Default zone_reclaim_mode = 1 on NUMA kernel is bad for file/email/web servers
This is a technical post. Regular FastMail users subscribed to receive email updates from the FastMail blog can just ignore this post.
So over the last couple of weeks we noticed that our new IMAP servers with 48G of RAM haven't been performing as well as expected, and there were some oddities. Namely two things stuck out:
- There was free memory. There's 20T of data on these machines. The
kernel should have used lots of memory for caching, but for some
reason, it wasn't. cache ~ 2G, buffers ~ 25G, unused ~ 5G
- The machine has an SSDs for very hot data. In total, there's about
16G of data on the SSDs. Almost all of that 16G of data should end
up being cached, so there should be little reading from the SSDs at
all. Instead we saw at peak times 2k+ blocks read/s from the SSDs.
Again a sign that caching wasn't working.
After doing some searching, we found this thread in the Linux kernel mailing list.
It appears that patch never went anywhere, and zone_reclaim_mode is still defaulting to 1 on our pretty standard file/email/web server type machine with a NUMA kernel.
By changing it to 0, we saw an immediate massive change in caching behaviour.

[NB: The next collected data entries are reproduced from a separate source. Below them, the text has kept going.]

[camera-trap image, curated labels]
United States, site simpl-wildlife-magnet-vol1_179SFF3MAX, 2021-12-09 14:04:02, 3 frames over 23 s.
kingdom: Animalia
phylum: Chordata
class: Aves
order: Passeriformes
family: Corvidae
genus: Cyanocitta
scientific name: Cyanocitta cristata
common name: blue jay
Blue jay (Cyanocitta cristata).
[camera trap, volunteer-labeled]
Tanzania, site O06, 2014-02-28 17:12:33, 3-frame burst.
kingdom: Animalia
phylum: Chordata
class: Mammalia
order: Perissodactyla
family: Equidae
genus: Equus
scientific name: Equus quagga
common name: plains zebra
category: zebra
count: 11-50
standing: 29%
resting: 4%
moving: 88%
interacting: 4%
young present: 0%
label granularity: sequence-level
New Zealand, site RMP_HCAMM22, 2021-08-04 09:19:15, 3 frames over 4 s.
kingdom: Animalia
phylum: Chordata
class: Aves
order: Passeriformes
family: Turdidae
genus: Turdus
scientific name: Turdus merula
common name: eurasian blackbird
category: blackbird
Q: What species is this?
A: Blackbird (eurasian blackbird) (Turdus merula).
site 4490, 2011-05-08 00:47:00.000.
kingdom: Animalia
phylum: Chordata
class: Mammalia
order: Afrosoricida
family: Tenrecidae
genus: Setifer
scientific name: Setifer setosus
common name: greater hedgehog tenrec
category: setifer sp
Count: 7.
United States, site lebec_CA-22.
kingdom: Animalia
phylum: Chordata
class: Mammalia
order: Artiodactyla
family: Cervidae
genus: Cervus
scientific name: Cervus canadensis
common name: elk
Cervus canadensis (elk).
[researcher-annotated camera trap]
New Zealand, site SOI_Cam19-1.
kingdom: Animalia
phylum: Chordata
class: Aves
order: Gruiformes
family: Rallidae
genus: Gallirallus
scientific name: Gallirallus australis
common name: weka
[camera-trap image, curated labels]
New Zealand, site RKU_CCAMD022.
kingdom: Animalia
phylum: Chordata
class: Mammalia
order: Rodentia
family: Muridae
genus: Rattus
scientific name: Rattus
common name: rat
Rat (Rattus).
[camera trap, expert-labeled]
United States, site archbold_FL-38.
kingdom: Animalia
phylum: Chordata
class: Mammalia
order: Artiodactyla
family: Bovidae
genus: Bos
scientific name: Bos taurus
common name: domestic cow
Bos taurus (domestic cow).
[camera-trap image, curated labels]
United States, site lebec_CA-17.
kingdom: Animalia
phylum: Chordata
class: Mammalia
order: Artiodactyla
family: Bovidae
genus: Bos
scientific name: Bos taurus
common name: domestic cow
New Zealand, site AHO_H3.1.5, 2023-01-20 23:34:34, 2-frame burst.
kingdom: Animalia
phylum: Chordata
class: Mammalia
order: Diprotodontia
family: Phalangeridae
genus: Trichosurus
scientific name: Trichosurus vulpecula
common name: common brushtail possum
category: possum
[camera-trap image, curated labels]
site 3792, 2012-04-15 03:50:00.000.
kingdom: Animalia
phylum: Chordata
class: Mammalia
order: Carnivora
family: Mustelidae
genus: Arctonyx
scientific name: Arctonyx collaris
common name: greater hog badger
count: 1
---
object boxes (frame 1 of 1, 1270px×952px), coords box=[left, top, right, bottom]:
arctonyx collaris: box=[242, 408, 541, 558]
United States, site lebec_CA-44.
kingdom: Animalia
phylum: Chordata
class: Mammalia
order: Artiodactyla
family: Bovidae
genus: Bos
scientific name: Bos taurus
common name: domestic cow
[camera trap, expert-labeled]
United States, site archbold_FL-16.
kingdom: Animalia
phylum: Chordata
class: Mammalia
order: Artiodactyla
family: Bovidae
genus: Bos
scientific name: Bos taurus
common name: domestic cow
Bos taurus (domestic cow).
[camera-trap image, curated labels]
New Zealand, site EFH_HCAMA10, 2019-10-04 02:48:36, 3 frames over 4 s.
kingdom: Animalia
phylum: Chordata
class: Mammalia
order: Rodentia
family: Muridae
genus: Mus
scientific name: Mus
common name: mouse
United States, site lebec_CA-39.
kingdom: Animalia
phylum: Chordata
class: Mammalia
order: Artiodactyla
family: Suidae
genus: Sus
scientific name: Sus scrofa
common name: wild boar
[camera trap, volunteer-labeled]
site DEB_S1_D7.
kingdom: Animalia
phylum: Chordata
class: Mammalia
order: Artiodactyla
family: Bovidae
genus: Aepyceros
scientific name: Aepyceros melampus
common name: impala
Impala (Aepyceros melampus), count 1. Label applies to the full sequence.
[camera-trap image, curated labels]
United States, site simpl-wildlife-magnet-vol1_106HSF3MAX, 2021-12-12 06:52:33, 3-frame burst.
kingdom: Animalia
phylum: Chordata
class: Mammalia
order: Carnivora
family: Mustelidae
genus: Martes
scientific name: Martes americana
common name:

Now cache ~ 27G, buffers ~ 7G and unused ~ 0.2G, and IO reads from the SSD dropped to 100/s instead of 2000/s.
So if you’re using newer AMD/Intel processors with a NUMA kernel in a web server/file server/email server setup, you should make sure you set /proc/sys/vm/zone_reclaim_mode to 0. I’ve posted to the LKML about this, but haven’t heard anything, so I have no idea if anyone regards this default value as a bug or not.